Thanks for your very useful comments on jetski starting. I hop you are able to provide possible direction or confirmation on the issue below.
2000 Seadoo RXDI
1. Won’t start. Battery depleted.
2. New battery installed.
3. With safety key inserted two short beeps occur. Electrical panel displays with status information.
4. The first time inserting the safety key with the new battery the double beeps occurred and then there immediately follow a long beep. This happened twice. I couldn’t find a reason for the long beep of which several are listed (wrong lanyard, defective lanyard, safety lanyard in too long without starting or bad MPEM.
5. An attempt was made a few minutes later and there was no long beep following the initial two short beeps.
6. With the two beeps and no following long beep, the red start button was pushed and there was a humming sound similar to what a spinning electric motor or the sound a small hydraulic motor might make. Nothing else happened. No clicks or other sounds like I am familiar with on automotive units when a solenoid or battery is weak or bad.
7. At the next attempt the humming sounded as soon as the double beep was heard with the insertion of the safety key, but without depressing the start button.
8. The humming sound continued on its own for a few seconds and then stopped.
9. The red start button was pushed and the humming sound initiated again until the red button was released. The start button checked to verify it was not stuck/sticking in a depressed position. It was not.
10. Time was taken again to verify battery electrical connections were tight, which they were.
11. The electrical box opened. What to me seemed a significant amount of water found inside.
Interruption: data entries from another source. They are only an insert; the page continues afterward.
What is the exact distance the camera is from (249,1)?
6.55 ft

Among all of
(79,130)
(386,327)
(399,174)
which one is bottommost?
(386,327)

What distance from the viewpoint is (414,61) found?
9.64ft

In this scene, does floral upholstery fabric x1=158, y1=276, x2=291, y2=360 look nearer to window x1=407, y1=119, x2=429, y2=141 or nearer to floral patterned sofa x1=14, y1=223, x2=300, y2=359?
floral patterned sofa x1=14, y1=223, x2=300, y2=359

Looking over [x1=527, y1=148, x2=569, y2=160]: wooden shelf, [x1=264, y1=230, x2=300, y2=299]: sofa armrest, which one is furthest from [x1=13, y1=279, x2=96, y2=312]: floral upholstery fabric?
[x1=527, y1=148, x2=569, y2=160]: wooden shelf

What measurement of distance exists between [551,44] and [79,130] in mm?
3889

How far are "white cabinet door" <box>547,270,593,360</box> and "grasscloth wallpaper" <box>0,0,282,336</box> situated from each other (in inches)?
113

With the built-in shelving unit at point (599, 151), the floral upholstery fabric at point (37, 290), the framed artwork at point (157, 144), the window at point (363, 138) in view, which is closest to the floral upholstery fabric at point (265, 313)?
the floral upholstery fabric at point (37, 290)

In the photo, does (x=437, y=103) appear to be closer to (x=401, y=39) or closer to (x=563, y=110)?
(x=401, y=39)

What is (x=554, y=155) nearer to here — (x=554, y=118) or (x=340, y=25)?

Water removed and the unit dried out, connections of all location checked and the attempt to start the unit again made with the same result as noted above, i.e. motor hum sounded as soon as the safety key was inserted, then stopped on its own and when the start button pushed the only sound was again the same hum as long as the red button is depressed.
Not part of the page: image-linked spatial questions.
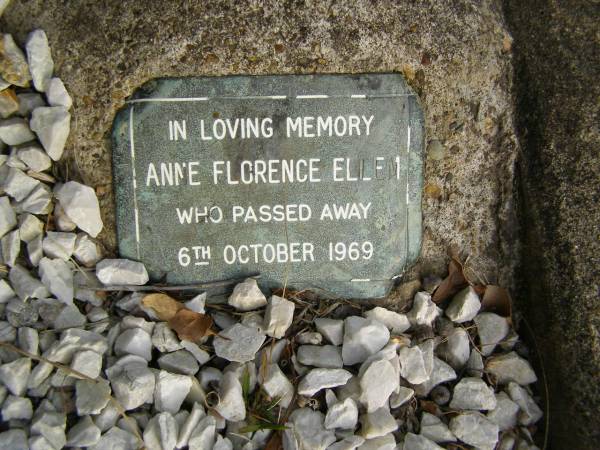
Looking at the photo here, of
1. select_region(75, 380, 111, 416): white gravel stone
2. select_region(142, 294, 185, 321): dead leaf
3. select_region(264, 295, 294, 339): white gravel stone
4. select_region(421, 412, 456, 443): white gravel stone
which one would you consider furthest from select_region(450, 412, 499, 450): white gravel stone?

Despite being a 2000 model it has only 107 hours on it.
Bad starter motor? Bendix not engaging? Other things I can check? I am told replacement of the starter motor is difficult and expensive due to time.
Thanks for any thoughts or direction. We don’t have a local dealer or repair so I would appreciate as much direction as possible before traveling to a dealer.
I would start with the starter relay and then the starter motor. The starter motor won’t be easy but nothing is easy on any DI models. The honest truth is that any DI Sea-Doo I’ve run into always had some type of phantom electrical problem. You’ll fix one thing but another electrical problem will show up soon. Hopefully its something simple like the starter relay.
Have 1997 STX1100. When I hit the start button, I can here the starter turning but the engine does not turn over. Replaced battery with new one and a new solenoid. What could be the issue. Thanks Pat
Could be either a bad starter motor or something in the engine is locked up like water in the cylinder.